List every line in the records below that contains the string "tooth". Case counts.

Records supplied |

'''

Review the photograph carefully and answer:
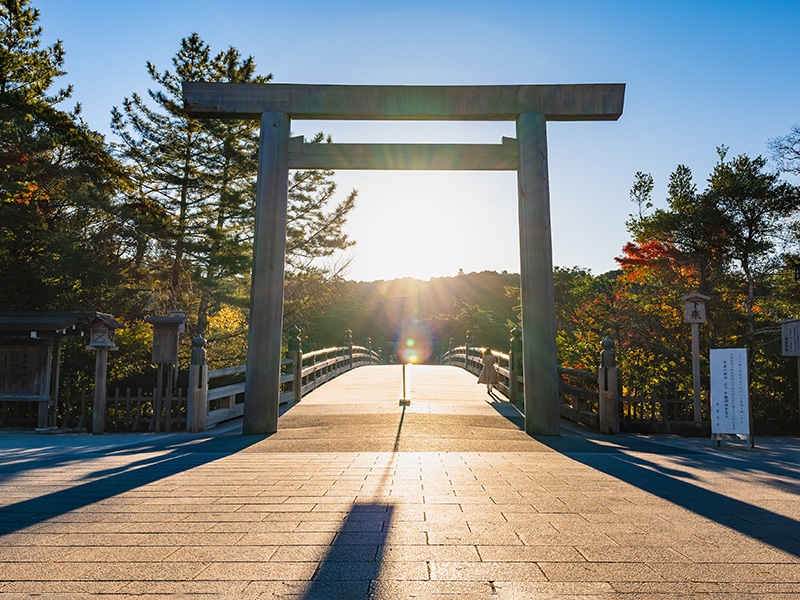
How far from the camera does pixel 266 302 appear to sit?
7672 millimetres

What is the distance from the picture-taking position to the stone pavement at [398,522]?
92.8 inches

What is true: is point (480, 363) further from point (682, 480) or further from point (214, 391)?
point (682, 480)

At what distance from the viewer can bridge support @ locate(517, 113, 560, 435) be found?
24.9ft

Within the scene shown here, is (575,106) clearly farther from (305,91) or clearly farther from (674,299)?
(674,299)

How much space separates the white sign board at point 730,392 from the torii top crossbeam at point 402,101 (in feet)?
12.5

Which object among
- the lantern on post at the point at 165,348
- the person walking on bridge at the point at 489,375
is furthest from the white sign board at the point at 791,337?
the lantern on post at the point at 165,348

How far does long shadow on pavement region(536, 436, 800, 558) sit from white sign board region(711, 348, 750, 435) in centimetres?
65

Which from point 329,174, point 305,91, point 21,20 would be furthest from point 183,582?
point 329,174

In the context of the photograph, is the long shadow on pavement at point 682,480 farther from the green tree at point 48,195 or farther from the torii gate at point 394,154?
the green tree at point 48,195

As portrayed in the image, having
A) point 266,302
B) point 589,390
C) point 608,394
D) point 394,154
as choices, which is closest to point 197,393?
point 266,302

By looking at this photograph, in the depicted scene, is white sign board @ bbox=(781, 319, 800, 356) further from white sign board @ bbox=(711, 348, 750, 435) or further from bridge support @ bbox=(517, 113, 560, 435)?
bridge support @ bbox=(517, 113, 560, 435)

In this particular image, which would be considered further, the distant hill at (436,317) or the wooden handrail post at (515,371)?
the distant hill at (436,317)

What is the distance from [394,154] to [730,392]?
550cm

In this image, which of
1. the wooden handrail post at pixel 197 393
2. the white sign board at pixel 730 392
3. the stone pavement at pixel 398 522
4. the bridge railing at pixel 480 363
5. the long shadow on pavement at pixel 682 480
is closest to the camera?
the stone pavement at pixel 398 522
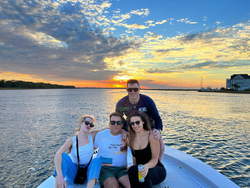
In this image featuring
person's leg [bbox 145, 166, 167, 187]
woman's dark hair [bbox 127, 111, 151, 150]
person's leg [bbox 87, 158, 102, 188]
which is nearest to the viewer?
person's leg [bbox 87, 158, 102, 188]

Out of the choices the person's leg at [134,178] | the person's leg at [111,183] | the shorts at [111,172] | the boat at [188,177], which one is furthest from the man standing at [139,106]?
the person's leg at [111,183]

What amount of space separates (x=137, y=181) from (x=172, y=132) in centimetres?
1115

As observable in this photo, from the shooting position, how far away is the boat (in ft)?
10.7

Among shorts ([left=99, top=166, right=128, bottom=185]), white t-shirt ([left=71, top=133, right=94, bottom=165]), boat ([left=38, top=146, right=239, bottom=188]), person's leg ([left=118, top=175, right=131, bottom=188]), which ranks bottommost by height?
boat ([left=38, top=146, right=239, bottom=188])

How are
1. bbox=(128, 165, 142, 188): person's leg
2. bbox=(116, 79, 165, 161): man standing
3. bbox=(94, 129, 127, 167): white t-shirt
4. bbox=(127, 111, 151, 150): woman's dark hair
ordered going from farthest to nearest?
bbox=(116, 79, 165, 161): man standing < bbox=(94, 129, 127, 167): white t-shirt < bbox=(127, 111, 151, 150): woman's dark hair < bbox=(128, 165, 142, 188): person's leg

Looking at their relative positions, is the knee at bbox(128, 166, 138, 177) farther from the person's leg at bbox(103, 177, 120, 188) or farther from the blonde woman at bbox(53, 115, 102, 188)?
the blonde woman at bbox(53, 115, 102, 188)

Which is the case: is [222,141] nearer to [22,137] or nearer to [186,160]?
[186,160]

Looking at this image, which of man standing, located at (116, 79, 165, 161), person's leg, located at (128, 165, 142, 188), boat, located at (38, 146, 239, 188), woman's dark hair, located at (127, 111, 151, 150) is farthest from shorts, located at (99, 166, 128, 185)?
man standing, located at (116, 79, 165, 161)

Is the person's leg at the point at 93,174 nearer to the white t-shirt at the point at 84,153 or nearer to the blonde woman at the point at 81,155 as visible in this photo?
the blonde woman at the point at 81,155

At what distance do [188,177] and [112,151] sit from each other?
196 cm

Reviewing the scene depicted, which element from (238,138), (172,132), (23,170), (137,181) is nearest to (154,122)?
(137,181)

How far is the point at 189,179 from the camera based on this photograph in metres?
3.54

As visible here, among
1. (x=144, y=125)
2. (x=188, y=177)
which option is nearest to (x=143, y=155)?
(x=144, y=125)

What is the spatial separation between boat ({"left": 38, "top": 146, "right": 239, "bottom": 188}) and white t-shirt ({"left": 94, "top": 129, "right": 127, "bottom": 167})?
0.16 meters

'''
'''

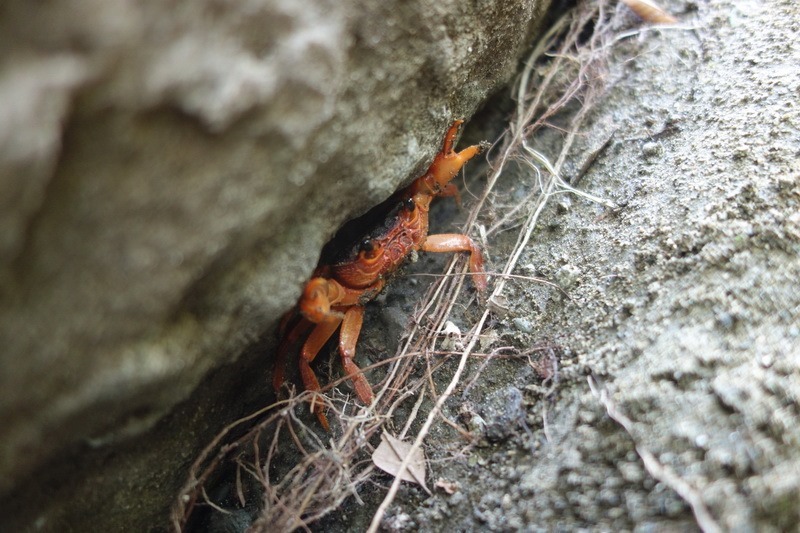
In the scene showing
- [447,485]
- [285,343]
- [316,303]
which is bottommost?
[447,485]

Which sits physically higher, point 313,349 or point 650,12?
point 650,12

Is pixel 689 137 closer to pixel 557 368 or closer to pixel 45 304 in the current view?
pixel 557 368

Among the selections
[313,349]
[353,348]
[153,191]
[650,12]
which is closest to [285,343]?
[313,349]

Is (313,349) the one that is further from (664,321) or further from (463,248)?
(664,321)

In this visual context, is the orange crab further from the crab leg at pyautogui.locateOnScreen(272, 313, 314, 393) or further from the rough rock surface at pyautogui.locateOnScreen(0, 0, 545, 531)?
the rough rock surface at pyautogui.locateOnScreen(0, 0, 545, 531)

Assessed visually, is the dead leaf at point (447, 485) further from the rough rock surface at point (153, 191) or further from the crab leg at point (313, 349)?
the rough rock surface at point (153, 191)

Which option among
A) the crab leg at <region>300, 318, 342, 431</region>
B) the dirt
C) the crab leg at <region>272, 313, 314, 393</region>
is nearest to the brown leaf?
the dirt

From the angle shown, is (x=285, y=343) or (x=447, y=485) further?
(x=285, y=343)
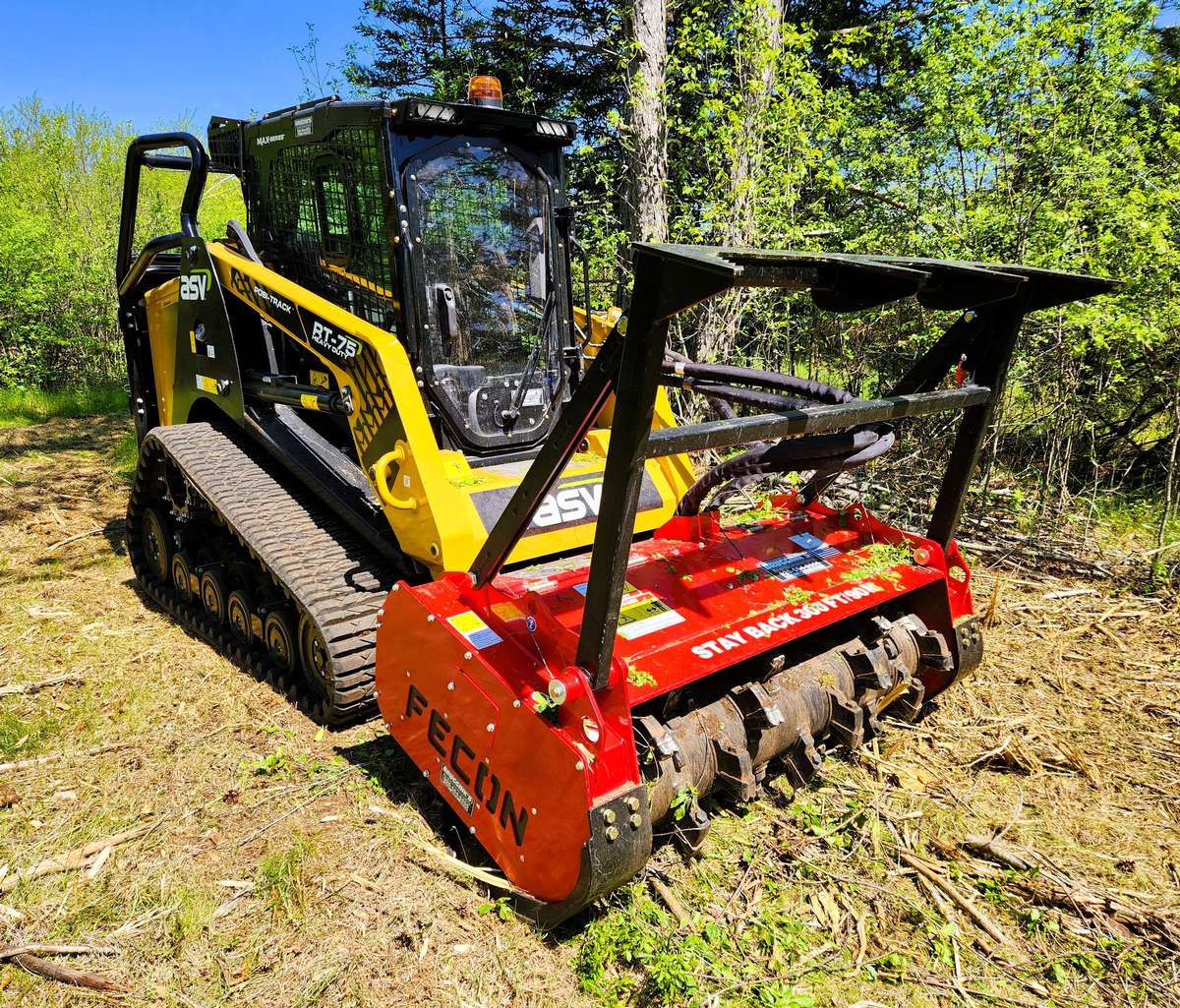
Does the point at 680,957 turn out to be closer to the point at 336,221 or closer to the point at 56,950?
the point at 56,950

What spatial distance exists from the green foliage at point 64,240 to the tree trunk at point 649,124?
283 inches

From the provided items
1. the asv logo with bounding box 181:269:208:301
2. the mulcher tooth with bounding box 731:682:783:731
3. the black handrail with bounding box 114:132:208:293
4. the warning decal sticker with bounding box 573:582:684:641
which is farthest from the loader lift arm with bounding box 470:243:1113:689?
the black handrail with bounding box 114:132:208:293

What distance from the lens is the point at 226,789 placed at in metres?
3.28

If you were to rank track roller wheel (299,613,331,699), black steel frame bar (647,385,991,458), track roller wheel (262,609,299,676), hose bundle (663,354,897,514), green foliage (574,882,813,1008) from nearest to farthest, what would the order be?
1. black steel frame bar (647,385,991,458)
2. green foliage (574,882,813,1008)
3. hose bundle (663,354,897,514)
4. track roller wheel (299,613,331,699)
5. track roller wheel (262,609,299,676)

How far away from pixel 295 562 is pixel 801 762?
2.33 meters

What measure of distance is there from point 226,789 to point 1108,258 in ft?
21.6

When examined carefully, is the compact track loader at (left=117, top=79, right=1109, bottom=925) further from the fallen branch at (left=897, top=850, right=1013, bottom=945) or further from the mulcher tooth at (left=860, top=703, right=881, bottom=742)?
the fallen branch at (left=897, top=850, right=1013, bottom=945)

'''

Answer in full |
2. the mulcher tooth with bounding box 731:682:783:731
When examined carefully, is the compact track loader at (left=117, top=79, right=1109, bottom=925) further from the fallen branch at (left=897, top=850, right=1013, bottom=945) or further from the mulcher tooth at (left=860, top=703, right=881, bottom=742)?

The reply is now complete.